=== Stored rows ===

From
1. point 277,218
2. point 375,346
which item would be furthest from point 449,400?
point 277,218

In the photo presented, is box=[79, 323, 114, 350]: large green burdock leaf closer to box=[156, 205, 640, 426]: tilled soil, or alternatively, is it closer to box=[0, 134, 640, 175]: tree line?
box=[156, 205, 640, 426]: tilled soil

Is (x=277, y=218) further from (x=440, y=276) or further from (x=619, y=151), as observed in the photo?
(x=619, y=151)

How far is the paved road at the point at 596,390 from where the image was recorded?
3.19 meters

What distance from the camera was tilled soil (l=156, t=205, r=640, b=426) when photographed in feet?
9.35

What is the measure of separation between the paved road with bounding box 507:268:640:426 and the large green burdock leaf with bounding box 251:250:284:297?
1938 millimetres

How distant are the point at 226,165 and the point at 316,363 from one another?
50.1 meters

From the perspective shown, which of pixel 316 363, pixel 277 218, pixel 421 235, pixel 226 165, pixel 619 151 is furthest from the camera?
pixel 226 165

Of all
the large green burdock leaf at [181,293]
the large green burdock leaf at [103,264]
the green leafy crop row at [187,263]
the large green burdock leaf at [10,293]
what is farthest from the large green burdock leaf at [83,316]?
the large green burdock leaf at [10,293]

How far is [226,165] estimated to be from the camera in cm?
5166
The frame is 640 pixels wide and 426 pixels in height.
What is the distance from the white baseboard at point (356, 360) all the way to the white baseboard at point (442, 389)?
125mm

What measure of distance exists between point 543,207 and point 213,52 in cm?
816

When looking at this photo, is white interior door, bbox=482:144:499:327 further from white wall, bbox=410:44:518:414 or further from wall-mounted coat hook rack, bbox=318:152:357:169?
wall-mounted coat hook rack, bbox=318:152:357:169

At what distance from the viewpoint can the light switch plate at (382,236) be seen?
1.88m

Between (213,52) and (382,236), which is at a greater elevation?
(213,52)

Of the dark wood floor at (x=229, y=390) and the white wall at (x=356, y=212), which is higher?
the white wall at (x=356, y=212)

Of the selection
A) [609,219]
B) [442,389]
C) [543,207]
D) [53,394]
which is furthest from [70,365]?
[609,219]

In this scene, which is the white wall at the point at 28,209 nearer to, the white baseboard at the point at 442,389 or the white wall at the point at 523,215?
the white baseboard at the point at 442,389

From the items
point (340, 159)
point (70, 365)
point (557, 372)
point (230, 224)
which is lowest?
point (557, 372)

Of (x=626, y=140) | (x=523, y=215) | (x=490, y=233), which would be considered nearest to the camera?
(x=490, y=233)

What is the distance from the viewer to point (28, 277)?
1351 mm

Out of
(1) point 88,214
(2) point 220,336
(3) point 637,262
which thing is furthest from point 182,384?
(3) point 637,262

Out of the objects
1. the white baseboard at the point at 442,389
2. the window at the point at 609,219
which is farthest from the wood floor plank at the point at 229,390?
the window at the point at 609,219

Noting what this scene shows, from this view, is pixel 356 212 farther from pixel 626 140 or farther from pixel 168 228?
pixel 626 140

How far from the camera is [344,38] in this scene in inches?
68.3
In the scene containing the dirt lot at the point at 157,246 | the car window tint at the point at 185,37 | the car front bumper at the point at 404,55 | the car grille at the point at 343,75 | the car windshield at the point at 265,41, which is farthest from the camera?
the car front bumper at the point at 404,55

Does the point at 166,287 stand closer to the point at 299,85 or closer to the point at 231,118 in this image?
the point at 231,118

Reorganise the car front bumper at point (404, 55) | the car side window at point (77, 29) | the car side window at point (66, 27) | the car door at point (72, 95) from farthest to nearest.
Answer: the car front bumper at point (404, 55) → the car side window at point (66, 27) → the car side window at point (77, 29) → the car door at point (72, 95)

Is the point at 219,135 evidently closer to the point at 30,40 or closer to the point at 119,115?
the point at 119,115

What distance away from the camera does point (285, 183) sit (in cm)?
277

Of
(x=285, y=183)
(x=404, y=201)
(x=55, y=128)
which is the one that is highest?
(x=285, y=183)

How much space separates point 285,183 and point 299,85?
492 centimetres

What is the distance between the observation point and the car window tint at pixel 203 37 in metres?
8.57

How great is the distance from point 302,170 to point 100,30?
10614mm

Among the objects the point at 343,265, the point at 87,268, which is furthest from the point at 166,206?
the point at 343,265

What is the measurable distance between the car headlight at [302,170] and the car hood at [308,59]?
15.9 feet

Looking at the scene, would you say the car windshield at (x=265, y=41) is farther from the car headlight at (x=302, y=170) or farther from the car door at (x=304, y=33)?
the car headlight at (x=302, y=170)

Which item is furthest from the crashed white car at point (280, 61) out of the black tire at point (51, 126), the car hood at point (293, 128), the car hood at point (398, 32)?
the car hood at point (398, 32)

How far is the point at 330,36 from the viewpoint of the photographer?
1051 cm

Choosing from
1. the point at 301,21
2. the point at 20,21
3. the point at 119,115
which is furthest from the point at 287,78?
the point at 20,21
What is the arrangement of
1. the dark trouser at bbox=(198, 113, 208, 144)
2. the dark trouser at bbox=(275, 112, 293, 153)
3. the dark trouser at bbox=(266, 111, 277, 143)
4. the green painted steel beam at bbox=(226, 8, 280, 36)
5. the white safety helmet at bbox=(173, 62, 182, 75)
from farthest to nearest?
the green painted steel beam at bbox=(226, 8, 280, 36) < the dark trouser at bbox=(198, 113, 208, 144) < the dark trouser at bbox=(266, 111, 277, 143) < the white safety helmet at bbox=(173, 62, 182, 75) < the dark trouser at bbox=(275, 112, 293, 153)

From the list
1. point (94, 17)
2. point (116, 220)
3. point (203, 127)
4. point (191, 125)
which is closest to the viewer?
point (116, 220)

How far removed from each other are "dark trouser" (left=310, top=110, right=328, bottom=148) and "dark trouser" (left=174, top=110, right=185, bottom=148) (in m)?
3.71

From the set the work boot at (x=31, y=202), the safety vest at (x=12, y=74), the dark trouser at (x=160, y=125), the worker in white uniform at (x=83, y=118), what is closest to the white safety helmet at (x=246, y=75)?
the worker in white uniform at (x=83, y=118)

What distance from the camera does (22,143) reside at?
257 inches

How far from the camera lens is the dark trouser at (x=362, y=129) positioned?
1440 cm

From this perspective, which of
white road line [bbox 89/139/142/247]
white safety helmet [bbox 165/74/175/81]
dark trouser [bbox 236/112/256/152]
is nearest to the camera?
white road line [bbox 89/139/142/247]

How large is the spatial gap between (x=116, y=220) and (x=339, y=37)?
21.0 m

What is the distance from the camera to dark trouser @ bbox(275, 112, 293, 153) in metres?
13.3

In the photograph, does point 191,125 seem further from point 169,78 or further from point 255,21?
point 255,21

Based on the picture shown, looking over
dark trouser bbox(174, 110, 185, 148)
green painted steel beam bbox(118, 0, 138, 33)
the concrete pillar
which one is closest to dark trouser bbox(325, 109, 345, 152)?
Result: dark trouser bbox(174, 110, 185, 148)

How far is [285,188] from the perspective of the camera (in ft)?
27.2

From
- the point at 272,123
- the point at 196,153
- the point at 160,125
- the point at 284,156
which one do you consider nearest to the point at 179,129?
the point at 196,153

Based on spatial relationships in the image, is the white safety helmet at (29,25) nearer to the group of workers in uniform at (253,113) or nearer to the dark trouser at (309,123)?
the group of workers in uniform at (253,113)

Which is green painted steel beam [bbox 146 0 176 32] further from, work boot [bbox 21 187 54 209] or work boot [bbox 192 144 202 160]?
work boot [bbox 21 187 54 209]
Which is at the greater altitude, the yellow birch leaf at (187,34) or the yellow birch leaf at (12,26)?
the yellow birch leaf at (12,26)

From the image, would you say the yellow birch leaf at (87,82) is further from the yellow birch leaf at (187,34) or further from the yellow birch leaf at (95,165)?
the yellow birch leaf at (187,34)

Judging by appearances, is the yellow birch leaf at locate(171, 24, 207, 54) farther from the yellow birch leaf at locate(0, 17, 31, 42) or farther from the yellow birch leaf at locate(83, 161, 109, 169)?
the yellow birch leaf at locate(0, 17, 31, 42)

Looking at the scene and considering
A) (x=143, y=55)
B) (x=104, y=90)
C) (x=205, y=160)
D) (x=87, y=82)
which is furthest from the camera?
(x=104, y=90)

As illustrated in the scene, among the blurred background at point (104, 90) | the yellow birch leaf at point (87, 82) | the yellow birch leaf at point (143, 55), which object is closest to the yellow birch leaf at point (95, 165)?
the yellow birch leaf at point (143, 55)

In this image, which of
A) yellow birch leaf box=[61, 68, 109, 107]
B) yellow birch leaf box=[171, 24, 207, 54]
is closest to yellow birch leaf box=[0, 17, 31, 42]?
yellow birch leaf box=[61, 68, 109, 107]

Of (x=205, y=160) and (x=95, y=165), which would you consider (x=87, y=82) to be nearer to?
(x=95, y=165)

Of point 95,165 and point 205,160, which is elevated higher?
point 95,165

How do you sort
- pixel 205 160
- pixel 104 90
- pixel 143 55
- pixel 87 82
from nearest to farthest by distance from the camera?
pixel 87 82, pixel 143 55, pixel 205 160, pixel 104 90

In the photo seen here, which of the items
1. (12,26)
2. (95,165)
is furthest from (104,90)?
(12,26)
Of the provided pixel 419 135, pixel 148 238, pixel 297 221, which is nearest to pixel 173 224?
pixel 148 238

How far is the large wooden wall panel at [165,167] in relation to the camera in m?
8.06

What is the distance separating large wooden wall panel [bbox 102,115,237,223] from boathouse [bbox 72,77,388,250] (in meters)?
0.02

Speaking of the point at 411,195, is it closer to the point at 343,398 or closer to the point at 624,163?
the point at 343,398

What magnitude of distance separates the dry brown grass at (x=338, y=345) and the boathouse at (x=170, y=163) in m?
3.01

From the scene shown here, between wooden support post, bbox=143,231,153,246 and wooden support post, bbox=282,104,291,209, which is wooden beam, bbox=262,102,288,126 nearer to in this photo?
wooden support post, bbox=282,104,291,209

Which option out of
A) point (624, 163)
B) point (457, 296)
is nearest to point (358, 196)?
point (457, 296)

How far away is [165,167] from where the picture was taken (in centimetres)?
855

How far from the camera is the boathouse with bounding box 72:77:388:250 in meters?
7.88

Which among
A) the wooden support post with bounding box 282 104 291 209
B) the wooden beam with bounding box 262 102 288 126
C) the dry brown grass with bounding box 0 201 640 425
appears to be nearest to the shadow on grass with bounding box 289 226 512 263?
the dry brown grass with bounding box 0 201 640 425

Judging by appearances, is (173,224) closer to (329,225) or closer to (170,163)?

=== Exercise goal ===
Output only the lines running from the line with "Of (x=205, y=160)" through the final line of the data, inclusive.

=== Final result ===
Of (x=205, y=160) and (x=95, y=165), which would you consider (x=87, y=82) to be nearer to?
(x=95, y=165)

Of point 95,165 and point 205,160, which is elevated higher?
point 95,165

How do you sort
- pixel 205 160
- pixel 104 90
- pixel 143 55
- pixel 87 82
from nearest to farthest by distance from the camera?
pixel 87 82, pixel 143 55, pixel 205 160, pixel 104 90

In the photo seen here, which of the items
1. (12,26)
2. (95,165)
is furthest from (104,90)?
(12,26)
Of the provided pixel 419 135, pixel 148 238, pixel 297 221, which is nearest to pixel 173 224?
pixel 148 238

How far is the large wooden wall panel at [165,167] in relation to the camera in m?
8.06

What is the distance separating large wooden wall panel [bbox 102,115,237,223] from boathouse [bbox 72,77,388,250] (in meters)?
0.02

Speaking of the point at 411,195, is it closer to the point at 343,398 or closer to the point at 624,163?
the point at 343,398

What magnitude of distance separates the dry brown grass at (x=338, y=345) and the boathouse at (x=170, y=163) in m?
3.01

From the scene shown here, between wooden support post, bbox=143,231,153,246 and wooden support post, bbox=282,104,291,209, which is wooden beam, bbox=262,102,288,126 nearer to in this photo?
wooden support post, bbox=282,104,291,209

Which option out of
A) point (624, 163)
B) point (457, 296)
is nearest to point (358, 196)?
point (457, 296)

How far away is [165,167] from where the picture was taken (in centimetres)?
855

How far from the camera is the boathouse with bounding box 72:77:388:250 in meters?
7.88

Which among
A) the wooden support post with bounding box 282 104 291 209
B) the wooden beam with bounding box 262 102 288 126
C) the dry brown grass with bounding box 0 201 640 425
appears to be nearest to the shadow on grass with bounding box 289 226 512 263?
the dry brown grass with bounding box 0 201 640 425

Judging by appearances, is (173,224) closer to (329,225) or closer to (170,163)?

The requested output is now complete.